Grape variety: Barbera
Municipality: Neive
Subzone: Canova
Harvest period: Early October, depending on the level of phenolic ripeness and weather conditions.
Harvesting method: Hand-picked in perforated crates to ensure good aeration of the grapes. These crates are transported to the cellar for destemming and crushing within the following day.
Food pairings
Color: Bright ruby with garnet reflections.
Aroma: Complex and rich bouquet with hints of blackberries, coriander, rose, with iodized and spicy touches.
Taste: Reflects the typical characteristics of its grape variety with good acidity, great balance, and a seductive, persistent tannic-sapid component.

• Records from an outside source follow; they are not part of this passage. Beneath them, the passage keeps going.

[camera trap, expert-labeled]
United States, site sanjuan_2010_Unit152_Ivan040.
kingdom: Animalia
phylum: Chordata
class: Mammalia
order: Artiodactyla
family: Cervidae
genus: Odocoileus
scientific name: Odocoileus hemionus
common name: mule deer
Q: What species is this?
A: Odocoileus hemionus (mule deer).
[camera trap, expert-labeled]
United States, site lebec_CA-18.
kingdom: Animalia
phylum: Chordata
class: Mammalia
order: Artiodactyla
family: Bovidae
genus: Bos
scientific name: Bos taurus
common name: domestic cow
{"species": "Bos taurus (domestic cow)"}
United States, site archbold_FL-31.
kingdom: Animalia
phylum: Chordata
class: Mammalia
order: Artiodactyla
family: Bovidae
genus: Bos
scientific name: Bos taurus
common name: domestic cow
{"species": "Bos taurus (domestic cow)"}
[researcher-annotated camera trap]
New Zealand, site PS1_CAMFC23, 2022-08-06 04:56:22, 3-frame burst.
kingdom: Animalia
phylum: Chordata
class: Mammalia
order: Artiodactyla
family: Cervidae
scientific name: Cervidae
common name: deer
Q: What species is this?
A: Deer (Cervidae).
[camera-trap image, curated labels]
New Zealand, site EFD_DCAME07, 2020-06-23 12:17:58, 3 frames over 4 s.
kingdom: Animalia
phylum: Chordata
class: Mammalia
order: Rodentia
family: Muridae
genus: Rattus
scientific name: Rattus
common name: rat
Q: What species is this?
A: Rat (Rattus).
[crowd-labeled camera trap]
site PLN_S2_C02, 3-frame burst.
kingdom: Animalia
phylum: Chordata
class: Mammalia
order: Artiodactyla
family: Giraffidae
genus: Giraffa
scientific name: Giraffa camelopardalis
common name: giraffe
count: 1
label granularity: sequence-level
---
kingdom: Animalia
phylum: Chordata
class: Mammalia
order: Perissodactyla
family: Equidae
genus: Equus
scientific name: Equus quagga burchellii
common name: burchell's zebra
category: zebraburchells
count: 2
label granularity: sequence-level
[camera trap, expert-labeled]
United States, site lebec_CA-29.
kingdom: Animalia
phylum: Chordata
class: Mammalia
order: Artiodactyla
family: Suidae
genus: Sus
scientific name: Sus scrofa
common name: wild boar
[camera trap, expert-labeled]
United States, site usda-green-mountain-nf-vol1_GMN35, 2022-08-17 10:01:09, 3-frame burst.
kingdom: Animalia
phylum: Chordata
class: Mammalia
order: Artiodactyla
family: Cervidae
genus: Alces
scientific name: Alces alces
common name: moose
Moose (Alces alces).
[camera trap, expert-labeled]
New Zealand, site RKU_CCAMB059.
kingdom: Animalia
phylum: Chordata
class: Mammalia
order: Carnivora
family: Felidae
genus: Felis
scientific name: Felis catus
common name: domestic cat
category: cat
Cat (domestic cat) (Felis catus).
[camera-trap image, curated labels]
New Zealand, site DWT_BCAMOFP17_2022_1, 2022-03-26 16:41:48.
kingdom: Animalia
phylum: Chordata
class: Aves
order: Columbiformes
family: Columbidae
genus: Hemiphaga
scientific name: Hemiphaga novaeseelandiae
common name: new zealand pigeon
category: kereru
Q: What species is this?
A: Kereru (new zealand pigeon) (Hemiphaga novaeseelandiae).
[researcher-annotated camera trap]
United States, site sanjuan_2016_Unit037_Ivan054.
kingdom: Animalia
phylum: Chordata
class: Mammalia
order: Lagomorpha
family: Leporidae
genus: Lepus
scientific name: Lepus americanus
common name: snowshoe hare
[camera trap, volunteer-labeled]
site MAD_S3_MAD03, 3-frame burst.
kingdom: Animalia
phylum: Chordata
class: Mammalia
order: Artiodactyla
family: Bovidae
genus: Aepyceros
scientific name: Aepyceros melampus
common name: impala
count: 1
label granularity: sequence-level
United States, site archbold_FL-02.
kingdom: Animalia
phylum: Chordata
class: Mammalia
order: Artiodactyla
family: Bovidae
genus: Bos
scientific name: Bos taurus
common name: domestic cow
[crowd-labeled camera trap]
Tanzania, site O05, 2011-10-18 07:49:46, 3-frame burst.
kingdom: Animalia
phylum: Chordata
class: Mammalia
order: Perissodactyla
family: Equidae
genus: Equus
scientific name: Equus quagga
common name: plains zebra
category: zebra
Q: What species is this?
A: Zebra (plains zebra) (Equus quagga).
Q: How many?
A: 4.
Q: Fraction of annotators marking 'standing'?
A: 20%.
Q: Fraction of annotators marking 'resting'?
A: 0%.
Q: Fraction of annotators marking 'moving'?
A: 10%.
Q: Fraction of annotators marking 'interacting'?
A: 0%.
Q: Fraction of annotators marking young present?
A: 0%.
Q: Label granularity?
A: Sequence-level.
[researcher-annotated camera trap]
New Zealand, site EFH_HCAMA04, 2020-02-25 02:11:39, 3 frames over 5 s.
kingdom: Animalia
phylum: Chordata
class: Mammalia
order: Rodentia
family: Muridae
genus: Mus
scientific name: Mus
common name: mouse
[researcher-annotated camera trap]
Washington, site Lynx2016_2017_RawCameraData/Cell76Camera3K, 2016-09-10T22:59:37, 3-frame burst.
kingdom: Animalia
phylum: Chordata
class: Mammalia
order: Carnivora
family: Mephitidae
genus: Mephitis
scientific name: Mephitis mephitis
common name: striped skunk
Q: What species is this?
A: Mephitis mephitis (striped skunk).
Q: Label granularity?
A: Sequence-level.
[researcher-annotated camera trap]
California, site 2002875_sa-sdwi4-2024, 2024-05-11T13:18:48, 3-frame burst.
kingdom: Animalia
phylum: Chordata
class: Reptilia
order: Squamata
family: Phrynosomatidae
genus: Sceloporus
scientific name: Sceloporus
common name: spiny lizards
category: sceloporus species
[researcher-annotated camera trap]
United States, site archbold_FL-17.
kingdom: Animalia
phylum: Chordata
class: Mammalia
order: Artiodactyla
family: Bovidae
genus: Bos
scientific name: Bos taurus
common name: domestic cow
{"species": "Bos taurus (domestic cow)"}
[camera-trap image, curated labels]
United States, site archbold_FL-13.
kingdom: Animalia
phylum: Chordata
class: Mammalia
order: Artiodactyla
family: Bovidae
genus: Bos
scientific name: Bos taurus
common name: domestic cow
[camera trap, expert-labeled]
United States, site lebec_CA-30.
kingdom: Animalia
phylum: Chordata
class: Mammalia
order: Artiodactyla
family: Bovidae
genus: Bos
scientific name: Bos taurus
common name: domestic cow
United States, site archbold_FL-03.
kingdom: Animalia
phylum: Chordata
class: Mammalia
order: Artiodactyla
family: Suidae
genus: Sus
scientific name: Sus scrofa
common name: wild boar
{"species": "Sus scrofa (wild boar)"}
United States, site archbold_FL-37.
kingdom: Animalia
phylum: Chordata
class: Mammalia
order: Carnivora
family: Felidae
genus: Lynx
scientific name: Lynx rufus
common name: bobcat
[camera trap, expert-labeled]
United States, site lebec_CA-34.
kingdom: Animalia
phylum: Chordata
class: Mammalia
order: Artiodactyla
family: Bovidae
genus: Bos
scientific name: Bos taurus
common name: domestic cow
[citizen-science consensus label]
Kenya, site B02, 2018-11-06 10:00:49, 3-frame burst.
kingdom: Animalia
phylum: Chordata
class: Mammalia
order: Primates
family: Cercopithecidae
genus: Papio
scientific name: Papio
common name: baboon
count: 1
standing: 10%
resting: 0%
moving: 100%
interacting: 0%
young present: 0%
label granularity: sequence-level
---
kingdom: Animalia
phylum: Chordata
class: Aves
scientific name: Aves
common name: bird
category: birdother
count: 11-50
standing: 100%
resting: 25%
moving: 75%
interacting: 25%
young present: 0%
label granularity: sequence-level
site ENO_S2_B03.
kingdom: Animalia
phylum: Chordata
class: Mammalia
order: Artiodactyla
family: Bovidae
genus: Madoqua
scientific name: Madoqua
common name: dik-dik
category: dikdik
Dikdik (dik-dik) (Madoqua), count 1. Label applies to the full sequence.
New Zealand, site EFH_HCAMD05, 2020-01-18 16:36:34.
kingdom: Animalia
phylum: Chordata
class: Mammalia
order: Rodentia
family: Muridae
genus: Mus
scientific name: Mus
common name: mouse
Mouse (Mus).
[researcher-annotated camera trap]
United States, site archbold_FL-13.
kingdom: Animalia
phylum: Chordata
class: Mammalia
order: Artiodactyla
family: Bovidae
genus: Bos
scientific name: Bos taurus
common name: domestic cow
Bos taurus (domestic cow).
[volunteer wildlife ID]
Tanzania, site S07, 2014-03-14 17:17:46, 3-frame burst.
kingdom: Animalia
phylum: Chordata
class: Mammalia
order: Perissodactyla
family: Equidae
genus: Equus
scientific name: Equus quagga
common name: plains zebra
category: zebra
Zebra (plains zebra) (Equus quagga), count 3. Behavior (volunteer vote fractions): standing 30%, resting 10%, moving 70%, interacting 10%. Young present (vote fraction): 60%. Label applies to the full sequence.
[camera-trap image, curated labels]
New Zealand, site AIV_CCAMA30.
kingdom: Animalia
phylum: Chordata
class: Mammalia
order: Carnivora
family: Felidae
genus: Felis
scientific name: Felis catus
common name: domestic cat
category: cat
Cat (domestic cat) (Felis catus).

Food pairings: Red meats, game
Serving temperature:18°C.
Vinification and Aging
After gentle crushing of the Barbera grapes, alcoholic fermentation proceeds in traditional steel tanks at 28°-30°C. Through six daily remontages (pumping over), maceration lasts 10 days. Following this, the must undergoes a period of about three months during which it is kept constantly moving to achieve significant natural mannoprotein extraction, clarification, aroma purification, and during this process, malolactic fermentation also takes place. Once this phase is complete, the wine ages for 24 months in barrels (10 hl casks made from French oak Allier and Slavonian oak staves). The aging concludes with a further period in steel tanks before bottling. After bottling, the wine undergoes additional aging before being released onto the market.